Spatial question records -
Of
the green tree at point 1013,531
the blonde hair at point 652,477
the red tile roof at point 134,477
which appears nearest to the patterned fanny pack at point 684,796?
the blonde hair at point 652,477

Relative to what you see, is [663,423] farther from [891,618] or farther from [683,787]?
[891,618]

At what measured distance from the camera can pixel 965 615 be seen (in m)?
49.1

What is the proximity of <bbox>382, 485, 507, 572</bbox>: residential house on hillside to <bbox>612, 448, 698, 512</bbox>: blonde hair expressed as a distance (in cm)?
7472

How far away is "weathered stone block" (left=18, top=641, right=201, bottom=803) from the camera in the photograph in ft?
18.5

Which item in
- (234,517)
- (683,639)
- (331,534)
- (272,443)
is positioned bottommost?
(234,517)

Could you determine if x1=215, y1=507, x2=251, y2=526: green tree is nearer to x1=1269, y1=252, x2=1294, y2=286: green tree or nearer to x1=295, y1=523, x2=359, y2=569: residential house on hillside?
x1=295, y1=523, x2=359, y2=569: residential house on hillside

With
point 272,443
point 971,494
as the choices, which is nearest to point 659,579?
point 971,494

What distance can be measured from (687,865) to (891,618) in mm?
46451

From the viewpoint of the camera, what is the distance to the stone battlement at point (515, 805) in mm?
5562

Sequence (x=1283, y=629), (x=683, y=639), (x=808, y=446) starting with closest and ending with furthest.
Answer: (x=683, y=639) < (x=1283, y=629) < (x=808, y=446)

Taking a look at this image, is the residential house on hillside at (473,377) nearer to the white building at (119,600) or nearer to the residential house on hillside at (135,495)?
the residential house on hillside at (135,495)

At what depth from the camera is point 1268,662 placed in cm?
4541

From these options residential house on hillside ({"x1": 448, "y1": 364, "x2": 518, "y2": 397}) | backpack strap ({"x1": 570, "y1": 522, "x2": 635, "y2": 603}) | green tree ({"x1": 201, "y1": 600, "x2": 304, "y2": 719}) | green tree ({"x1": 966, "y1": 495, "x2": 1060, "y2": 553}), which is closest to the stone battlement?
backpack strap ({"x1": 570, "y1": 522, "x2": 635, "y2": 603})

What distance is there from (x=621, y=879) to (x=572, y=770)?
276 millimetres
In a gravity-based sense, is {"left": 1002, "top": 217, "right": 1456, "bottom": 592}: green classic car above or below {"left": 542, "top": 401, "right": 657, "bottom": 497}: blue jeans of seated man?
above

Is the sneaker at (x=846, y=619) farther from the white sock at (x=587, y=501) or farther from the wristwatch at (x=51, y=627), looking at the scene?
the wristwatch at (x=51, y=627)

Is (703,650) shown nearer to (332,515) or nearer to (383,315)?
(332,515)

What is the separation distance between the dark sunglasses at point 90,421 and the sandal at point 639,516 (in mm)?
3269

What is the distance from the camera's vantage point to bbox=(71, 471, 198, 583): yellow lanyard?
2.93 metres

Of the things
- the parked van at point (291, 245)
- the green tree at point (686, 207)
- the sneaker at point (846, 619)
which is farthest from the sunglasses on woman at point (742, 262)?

Task brief -
Write out all of the data above word for word, keeping every line the same.

Exercise answer -
Of
the green tree at point 1013,531
the blonde hair at point 652,477
the red tile roof at point 134,477
which appears nearest to the patterned fanny pack at point 684,796?
the blonde hair at point 652,477

Relative to what you see, is [663,423] farther from [891,618] or farther from [683,787]?
[891,618]

At what measured distance from the camera can pixel 965 615 be seen (in m)?
49.1

What is the proximity of <bbox>382, 485, 507, 572</bbox>: residential house on hillside to <bbox>612, 448, 698, 512</bbox>: blonde hair expressed as a distance (in cm)?
7472

How far away is "weathered stone block" (left=18, top=641, right=201, bottom=803) from the camera in the photograph in ft?
18.5

Which item in
- (234,517)
- (683,639)
- (331,534)
- (272,443)
is positioned bottommost?
(234,517)

Could you determine if x1=215, y1=507, x2=251, y2=526: green tree is nearer to x1=1269, y1=252, x2=1294, y2=286: green tree or nearer to x1=295, y1=523, x2=359, y2=569: residential house on hillside?
x1=295, y1=523, x2=359, y2=569: residential house on hillside

With
point 272,443
point 971,494
as the choices, which is nearest to point 659,579?
point 971,494

What distance can be measured from (687,865) to (891,618) in mm?
46451

From the viewpoint of the camera, what is the distance to the stone battlement at point (515, 805) in mm?
5562

Sequence (x=1283, y=629), (x=683, y=639), (x=808, y=446) starting with closest and ending with furthest.
Answer: (x=683, y=639) < (x=1283, y=629) < (x=808, y=446)

Taking a look at this image, is the residential house on hillside at (473,377) nearer to the white building at (119,600) or nearer to the residential house on hillside at (135,495)?
the residential house on hillside at (135,495)

At what depth from the camera is point 1268,662 placed in cm?
4541

From these options residential house on hillside ({"x1": 448, "y1": 364, "x2": 518, "y2": 397}) | backpack strap ({"x1": 570, "y1": 522, "x2": 635, "y2": 603}) | green tree ({"x1": 201, "y1": 600, "x2": 304, "y2": 719}) | green tree ({"x1": 966, "y1": 495, "x2": 1060, "y2": 553}), which is closest to the stone battlement?
backpack strap ({"x1": 570, "y1": 522, "x2": 635, "y2": 603})

What distance is there from (x=621, y=879) to (x=572, y=770)?
276 millimetres
In a gravity-based sense, is {"left": 1002, "top": 217, "right": 1456, "bottom": 592}: green classic car above or below {"left": 542, "top": 401, "right": 657, "bottom": 497}: blue jeans of seated man?
above

Is the sneaker at (x=846, y=619) farther from the white sock at (x=587, y=501) or farther from the wristwatch at (x=51, y=627), looking at the scene?
the wristwatch at (x=51, y=627)

Is (703,650) shown nearer to (332,515) or nearer to (383,315)?
(332,515)

What is the separation distance between the dark sunglasses at point 90,421 and the sandal at point 639,516 (in mm)?
3269

What is the distance from the camera's vantage point to bbox=(71, 471, 198, 583): yellow lanyard?
2.93 metres

Of the things
- the parked van at point (291, 245)
- the green tree at point (686, 207)
- the sneaker at point (846, 619)
which is farthest from the sunglasses on woman at point (742, 262)?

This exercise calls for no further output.